Review: Masimo iSpO2 Pulse Oximeter
January 3, 2013
If someone asked you what you can do with an iPhone, you could say playing games, listening to music, watching videos and even making phone calls. One thing that you probably wouldn't mention is checking your blood oxygen saturation. But you can now add that to the list, thanks to Masimo's iSpO2 pulse oximeter.
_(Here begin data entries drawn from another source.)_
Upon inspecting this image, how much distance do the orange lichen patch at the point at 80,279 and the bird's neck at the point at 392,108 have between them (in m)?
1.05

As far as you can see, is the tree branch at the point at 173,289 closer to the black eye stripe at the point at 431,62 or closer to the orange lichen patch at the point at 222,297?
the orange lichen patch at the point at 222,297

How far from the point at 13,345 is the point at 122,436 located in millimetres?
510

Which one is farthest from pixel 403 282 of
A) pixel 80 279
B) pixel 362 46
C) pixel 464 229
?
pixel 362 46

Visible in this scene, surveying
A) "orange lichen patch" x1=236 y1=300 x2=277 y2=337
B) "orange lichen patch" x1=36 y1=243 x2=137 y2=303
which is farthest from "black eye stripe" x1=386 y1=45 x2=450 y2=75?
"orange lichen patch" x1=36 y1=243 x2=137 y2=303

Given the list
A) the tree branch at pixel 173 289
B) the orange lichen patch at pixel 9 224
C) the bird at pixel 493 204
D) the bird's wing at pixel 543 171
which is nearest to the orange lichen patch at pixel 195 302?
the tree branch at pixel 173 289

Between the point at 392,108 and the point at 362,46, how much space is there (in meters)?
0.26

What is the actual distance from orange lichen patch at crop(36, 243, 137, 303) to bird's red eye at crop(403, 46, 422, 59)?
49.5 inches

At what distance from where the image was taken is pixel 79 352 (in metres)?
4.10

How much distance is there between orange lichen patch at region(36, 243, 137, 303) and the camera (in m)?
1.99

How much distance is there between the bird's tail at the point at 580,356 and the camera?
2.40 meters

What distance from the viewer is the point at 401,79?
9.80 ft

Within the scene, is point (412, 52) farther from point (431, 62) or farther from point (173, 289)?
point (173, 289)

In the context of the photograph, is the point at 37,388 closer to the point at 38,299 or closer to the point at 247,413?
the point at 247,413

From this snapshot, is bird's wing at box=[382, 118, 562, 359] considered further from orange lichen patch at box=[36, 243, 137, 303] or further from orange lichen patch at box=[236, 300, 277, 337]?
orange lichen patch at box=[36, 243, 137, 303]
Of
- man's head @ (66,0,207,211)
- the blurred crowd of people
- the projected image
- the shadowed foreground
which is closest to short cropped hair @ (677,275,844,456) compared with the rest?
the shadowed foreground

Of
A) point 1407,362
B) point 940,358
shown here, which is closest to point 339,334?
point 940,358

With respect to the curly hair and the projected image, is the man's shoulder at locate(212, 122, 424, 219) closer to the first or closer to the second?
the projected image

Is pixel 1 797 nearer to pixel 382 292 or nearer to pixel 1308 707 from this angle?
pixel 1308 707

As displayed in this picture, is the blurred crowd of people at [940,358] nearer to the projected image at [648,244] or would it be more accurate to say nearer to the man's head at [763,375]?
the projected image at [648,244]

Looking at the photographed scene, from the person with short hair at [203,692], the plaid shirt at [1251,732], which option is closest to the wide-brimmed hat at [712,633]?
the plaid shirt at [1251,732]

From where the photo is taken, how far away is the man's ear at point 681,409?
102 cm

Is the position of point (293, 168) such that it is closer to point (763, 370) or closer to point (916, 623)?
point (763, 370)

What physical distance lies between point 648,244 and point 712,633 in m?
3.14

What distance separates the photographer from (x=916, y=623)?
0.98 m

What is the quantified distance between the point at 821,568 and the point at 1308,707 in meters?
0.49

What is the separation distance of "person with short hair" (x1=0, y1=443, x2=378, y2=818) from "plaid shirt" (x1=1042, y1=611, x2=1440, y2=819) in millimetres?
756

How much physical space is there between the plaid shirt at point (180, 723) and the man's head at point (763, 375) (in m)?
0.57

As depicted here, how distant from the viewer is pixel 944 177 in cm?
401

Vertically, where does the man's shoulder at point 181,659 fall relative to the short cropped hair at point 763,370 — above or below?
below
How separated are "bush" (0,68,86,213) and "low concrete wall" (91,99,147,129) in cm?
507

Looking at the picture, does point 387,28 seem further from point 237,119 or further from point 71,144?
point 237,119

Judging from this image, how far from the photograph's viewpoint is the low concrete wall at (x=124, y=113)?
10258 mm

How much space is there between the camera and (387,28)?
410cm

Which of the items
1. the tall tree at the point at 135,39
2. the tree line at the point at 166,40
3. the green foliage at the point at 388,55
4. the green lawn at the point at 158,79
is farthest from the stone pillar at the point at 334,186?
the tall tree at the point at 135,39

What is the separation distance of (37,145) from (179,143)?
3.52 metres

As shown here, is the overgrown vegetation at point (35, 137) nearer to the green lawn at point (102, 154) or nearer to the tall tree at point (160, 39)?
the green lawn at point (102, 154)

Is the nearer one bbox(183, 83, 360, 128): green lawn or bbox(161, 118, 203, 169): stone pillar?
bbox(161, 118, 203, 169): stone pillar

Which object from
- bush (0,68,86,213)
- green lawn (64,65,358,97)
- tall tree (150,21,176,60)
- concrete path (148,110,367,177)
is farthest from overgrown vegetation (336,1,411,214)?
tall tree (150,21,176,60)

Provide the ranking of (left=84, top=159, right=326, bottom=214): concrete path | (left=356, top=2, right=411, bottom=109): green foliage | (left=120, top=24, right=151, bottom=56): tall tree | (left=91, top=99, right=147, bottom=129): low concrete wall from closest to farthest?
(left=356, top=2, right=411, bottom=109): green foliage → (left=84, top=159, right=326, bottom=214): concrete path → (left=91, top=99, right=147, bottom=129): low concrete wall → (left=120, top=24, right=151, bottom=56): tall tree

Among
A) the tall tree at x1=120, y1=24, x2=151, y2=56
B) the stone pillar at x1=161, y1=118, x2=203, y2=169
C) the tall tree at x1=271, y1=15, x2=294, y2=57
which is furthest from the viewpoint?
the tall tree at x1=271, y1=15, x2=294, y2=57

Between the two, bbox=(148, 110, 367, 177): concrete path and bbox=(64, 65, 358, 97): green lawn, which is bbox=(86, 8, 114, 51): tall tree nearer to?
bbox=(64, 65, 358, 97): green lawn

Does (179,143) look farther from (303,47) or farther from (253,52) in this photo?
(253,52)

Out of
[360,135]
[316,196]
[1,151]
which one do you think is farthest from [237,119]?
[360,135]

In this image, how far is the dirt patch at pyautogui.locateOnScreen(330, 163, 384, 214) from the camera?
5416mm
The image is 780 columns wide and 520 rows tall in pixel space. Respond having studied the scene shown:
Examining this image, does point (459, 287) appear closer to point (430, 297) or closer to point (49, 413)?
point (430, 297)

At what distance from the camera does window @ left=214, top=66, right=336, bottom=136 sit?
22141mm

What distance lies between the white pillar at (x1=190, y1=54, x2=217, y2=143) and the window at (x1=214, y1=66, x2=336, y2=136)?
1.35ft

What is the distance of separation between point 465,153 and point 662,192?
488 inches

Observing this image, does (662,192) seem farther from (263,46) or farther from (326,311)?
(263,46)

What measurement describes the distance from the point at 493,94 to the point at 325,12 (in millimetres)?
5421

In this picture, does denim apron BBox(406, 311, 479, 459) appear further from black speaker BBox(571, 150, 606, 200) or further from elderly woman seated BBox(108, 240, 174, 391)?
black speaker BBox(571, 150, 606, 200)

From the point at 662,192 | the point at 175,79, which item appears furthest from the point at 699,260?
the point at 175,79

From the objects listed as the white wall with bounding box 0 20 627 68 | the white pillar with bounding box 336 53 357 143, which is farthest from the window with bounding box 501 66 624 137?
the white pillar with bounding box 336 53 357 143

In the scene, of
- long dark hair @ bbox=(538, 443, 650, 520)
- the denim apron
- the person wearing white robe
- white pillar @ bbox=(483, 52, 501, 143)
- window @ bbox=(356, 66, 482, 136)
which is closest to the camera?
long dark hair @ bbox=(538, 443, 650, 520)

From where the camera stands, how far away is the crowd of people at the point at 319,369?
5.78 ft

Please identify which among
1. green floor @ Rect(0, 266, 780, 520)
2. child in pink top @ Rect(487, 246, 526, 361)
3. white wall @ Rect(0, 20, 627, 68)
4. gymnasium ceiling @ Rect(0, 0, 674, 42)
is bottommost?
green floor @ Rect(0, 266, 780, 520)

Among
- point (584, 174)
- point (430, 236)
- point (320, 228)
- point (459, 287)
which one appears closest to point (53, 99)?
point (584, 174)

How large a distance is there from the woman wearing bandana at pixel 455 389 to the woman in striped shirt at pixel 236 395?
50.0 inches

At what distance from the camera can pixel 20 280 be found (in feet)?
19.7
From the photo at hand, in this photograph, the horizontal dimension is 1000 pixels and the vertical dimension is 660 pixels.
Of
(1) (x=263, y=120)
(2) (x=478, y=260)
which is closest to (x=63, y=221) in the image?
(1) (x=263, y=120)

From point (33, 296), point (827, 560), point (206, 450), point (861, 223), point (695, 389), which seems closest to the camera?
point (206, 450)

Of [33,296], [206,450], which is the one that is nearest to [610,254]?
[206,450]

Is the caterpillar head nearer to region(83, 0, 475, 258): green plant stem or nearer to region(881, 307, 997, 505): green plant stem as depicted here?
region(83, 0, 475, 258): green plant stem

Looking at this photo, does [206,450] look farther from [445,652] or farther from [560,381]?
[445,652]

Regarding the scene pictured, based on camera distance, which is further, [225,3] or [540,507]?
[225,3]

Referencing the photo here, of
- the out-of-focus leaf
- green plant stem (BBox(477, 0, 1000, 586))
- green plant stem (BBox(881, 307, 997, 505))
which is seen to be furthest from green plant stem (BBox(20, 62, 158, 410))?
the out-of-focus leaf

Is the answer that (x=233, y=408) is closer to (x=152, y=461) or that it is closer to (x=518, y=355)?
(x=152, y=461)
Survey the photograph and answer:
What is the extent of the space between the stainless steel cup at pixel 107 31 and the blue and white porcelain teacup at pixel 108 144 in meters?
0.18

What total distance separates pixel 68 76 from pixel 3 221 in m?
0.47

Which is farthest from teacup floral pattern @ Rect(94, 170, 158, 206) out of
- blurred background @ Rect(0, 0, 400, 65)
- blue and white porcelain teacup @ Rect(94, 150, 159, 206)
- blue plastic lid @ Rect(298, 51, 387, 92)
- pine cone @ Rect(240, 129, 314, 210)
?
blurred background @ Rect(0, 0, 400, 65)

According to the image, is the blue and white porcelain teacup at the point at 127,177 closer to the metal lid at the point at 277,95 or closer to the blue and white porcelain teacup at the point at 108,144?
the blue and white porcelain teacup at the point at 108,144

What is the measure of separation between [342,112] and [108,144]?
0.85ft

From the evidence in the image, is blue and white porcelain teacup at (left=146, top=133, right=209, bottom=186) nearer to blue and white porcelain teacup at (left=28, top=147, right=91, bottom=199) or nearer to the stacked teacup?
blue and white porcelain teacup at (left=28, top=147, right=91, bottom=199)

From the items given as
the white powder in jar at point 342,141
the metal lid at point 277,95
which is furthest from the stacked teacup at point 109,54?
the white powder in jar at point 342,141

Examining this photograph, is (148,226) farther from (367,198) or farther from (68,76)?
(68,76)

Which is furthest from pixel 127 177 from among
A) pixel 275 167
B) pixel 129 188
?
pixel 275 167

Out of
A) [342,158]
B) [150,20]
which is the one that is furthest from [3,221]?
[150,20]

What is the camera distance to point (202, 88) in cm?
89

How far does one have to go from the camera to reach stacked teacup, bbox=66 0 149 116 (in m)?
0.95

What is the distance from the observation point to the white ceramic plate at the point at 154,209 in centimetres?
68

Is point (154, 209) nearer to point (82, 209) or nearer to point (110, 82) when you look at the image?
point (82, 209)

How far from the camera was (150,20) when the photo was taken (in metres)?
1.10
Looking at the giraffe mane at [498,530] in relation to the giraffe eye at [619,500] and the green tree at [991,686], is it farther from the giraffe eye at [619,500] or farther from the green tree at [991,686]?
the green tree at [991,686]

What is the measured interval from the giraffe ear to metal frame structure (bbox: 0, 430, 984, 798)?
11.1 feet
A pulse oximeter is a device that measures your blood's hemoglobin, which is the protein in red blood cells responsible for transporting oxygen from the lungs to all other tissues of the body. If you're a pilot, athlete, or if you suffer from a sleep disorder, monitoring your blood's oxygen level can be important.
Pulse oximeters provide a needle-free method of doing this. Clamp the sensor on your finger, and get an instant reading.
You can buy many (cheaper) standalone pulse oximeters, but the iSpO2 is the first that's compatible with iOS devices. Masimo's oximeters are also amongst the best-selling in the industry, largely due to a patented technology that accurately measures oxygenation while in motion.
Design and use
The Masimo iSpo2 is a simple device. The white finger-clamp sensor extends from a wire, which connects to your iPhone. It's light, portable, and comfortable on your finger.
When you connect it to your device, iOS asks if you want to allow access to the iSpo2 accessory. Grant it permission, open the free iSpo2 app, and within seconds you'll have your reading.
The app, like the device, is straight-forward and well-designed. The uppermost reading shows your oxygen saturation. Beneath that, you'll see your pulse rate (beats per minute). At the bottom, the app reveals your Perfusion Index (PI), a measurement of your pulse strength. The app also displays your pulse in a waveform graph.
The app also logs your history, and allows you to email your results as a spreadsheet document.
Compatibility and pricing
The iSpO2 connects via the old 30-pin connectors. If you own a newer iOS device with Apple's new Lightning connector (iPhone 5, iPad mini, etc.), you'll need to buy an adapter. I tested it on an iPhone 5 using Apple's Lightning to 30-pin adapter, and – as far as I could tell – it didn't affect the results.
If anything about iSpO2 will give you pause, it's the price. At US$250 (plus an extra $30 if you need a Lightning adapter), the iSpO2 isn't cheap. Especially considering that standalone oximeters with built-in displays can be had for less than $30.
Is it worth paying an extra $200+ for a) Masimo's measure-through motion technology, and b) the ability to sync with your iPhone? That's the question you'll need to ask yourself.
Fortunately, pricing is about the only questionable thing about iSpO2. It's a simple accessory with a simple app that does one thing, and does it well. Few of us need to own a pulse oximeter, but for some, it's crucial. Perhaps, for them, the $250 price isn't so hard to swallow.